---- BLOCCO DI TESTO

Parlare di Fausto Coppi ad un appassionato di ciclismo è un po’ come ricordare Diego Armando Maradona ad un napoletano doc della Curva B. L’emozione e la luce negli occhi è la stessa, tipica di due che hanno varcato da tempo la soglia dell’immortalità. Angelo Fausto Coppi da Castellania, estrema periferia piemontese. Un predestinato, colui che cambiò per sempre la storia del ciclismo e quella dell’Italia. Già, il nostro Bel Paese che faticava a ripartire dopo la Seconda Guerra Mondiale e che ha ritrovato la speranza proprio grazie alla rivalità tra Fausto e Gino Bartali, un dualismo che ha diviso ma anche riavvicinato il popolo ai valori della vita che solo quello sport così faticoso che è il ciclismo sa trasmettere.
Il mito di Coppi, il “più grande” della storia, l’antenato del corridore moderno competitivo su tutti i terreni, una macchina umana concepita non solo per vincere ma anche per emozionare, per scrivere una storia tramandata di generazione in generazione. A 58 anni esatti dall’ultimo volo dell’Airone, ancora ci si interroga sui misteri di quella morte che ha chiuso per sempre le ali del “Campionissimo”, un appellativo che va oltre l’atleta vincente e che abbraccia la leggenda.

--------

* OBIETTIVO DELL'ESERCIZIO:
Prosegui il testo su Fausto Coppi a partire dal punto in cui si interrompe. Il materiale che segue non serve per svolgere il compito.

---- DATI MOSTRATI

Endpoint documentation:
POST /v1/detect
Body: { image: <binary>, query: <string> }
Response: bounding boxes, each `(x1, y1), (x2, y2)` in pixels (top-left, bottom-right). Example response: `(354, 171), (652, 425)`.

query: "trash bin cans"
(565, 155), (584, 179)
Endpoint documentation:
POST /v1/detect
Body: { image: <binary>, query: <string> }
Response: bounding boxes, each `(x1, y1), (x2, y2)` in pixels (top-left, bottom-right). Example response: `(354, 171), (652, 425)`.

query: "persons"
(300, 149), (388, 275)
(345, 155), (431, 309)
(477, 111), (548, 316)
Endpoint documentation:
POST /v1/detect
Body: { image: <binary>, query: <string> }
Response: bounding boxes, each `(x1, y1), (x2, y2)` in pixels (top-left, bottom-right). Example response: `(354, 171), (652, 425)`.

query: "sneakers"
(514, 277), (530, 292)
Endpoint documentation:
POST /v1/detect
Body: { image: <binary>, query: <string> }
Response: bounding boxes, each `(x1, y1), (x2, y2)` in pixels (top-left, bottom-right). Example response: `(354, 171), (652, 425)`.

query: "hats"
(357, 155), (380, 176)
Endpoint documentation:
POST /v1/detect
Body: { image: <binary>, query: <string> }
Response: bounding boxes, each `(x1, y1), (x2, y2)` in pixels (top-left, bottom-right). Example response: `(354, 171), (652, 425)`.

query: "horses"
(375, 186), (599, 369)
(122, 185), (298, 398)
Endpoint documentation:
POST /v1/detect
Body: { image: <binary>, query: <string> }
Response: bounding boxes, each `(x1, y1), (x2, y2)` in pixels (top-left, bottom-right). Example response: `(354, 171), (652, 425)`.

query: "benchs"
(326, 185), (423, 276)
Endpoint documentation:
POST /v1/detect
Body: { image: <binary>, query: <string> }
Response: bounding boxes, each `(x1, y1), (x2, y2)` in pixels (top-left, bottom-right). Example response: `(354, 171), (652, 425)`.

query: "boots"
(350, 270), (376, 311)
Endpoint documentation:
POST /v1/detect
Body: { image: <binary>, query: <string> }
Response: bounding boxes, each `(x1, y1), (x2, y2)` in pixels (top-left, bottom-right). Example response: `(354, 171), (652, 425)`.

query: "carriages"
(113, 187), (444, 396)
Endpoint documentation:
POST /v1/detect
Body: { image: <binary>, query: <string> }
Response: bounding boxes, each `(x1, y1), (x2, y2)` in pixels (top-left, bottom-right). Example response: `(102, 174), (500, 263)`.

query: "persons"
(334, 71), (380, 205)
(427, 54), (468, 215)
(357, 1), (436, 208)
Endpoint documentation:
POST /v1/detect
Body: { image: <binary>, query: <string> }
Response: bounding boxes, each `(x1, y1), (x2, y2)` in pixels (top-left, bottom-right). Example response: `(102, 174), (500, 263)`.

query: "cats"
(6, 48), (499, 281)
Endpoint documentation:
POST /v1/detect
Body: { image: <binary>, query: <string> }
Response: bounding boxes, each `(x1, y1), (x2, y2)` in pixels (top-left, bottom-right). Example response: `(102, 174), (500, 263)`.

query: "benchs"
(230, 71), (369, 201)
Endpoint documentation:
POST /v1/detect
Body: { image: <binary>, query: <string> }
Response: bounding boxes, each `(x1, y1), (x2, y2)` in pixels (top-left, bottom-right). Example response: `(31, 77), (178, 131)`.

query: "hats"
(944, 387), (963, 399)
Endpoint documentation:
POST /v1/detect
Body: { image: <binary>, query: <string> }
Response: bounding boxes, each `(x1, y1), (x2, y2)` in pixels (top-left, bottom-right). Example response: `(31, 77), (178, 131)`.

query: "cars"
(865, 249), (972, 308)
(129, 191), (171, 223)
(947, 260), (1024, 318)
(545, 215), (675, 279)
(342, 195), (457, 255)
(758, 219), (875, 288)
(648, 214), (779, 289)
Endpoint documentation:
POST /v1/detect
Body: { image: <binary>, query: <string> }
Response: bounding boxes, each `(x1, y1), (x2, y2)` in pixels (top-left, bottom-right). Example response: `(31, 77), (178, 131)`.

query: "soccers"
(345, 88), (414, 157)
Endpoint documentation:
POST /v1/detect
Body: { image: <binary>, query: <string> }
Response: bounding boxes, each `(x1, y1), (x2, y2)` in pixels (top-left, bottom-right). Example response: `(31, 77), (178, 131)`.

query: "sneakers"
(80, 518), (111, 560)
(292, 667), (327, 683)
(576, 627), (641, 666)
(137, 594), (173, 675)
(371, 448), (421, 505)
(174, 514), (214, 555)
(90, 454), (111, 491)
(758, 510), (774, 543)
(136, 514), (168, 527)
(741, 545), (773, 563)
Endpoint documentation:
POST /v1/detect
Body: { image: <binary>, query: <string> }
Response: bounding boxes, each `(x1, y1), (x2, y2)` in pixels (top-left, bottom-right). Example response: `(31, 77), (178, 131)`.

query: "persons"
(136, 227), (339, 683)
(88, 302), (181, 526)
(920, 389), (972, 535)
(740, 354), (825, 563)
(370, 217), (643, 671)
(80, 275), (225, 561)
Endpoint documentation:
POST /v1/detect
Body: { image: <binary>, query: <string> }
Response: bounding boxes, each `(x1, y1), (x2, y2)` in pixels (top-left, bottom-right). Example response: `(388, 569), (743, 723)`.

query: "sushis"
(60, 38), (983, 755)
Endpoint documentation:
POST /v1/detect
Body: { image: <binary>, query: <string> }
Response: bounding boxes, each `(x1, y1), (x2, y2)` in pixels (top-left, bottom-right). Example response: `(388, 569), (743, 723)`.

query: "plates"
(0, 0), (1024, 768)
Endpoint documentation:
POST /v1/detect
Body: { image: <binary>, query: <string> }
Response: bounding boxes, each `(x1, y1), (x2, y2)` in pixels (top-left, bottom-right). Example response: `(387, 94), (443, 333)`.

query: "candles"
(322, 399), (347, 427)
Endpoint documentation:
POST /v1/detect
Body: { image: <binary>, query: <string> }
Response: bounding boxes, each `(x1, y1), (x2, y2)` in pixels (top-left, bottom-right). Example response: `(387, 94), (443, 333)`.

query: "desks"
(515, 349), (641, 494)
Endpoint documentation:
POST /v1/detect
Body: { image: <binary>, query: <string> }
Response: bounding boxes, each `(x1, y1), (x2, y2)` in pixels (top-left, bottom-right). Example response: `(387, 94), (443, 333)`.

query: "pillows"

--------

* RISPOSTA DELL'ESERCIZIO:
Fausto non è stato uno sportivo qualunque bensì il primo vero atleta simbolo di una Nazione intera. Messe da parte le imprese mondiali e olimpiche dell’Italia del calcio guidata da Pozzo e Meazza, lo sport azzurro ha vissuto momenti drammatici durante il conflitto bellico. La storia dei ciclisti-soldati non è solo mito: lo stesso Coppi fu rapito e fatto prigioniero in Africa, lui che nel 1942 aveva fatto registrare un incredibile record dell’ora sotto i bombardamenti del Velodromo Vigorelli di Milano, lui che conquistò il suo primo Giro d’Italia il 9 giugno 1940, il giorno prima dell’entrata in guerra delle truppe italiane. Un’impresa, resa ancor più indimenticabile dallo “sgarro” al capitano Bartali, che rischiò seriamente di finire nel dimenticatoio ma che, al contrario, ha fatto da trampolino per la gloria futura. Più forte della follia bellica e di una ricostruzione che pareva utopia, il talento di Fausto ha ridato sogni e speranza ad un popolo depresso, quando di fame ce ne era tanta e di soldi pochissimi. Lungo le strade disastrate la domanda fatidica era una sola: “Coppi o Bartali?”. Il comunista e il democristiano, l’adultero e l’uomo ligio ai valori della famiglia. Gli universi “coppiani” e “bartaliani” erano assai distanti, senza punti di incontro. O forse no. La storica foto che immortala il passaggio della borraccia sul Galibier va oltre ogni divisione, come a voler mandare un messaggio di unificazione al mondo. La magia dell’Airone e di Ginettaccio è tutta qui.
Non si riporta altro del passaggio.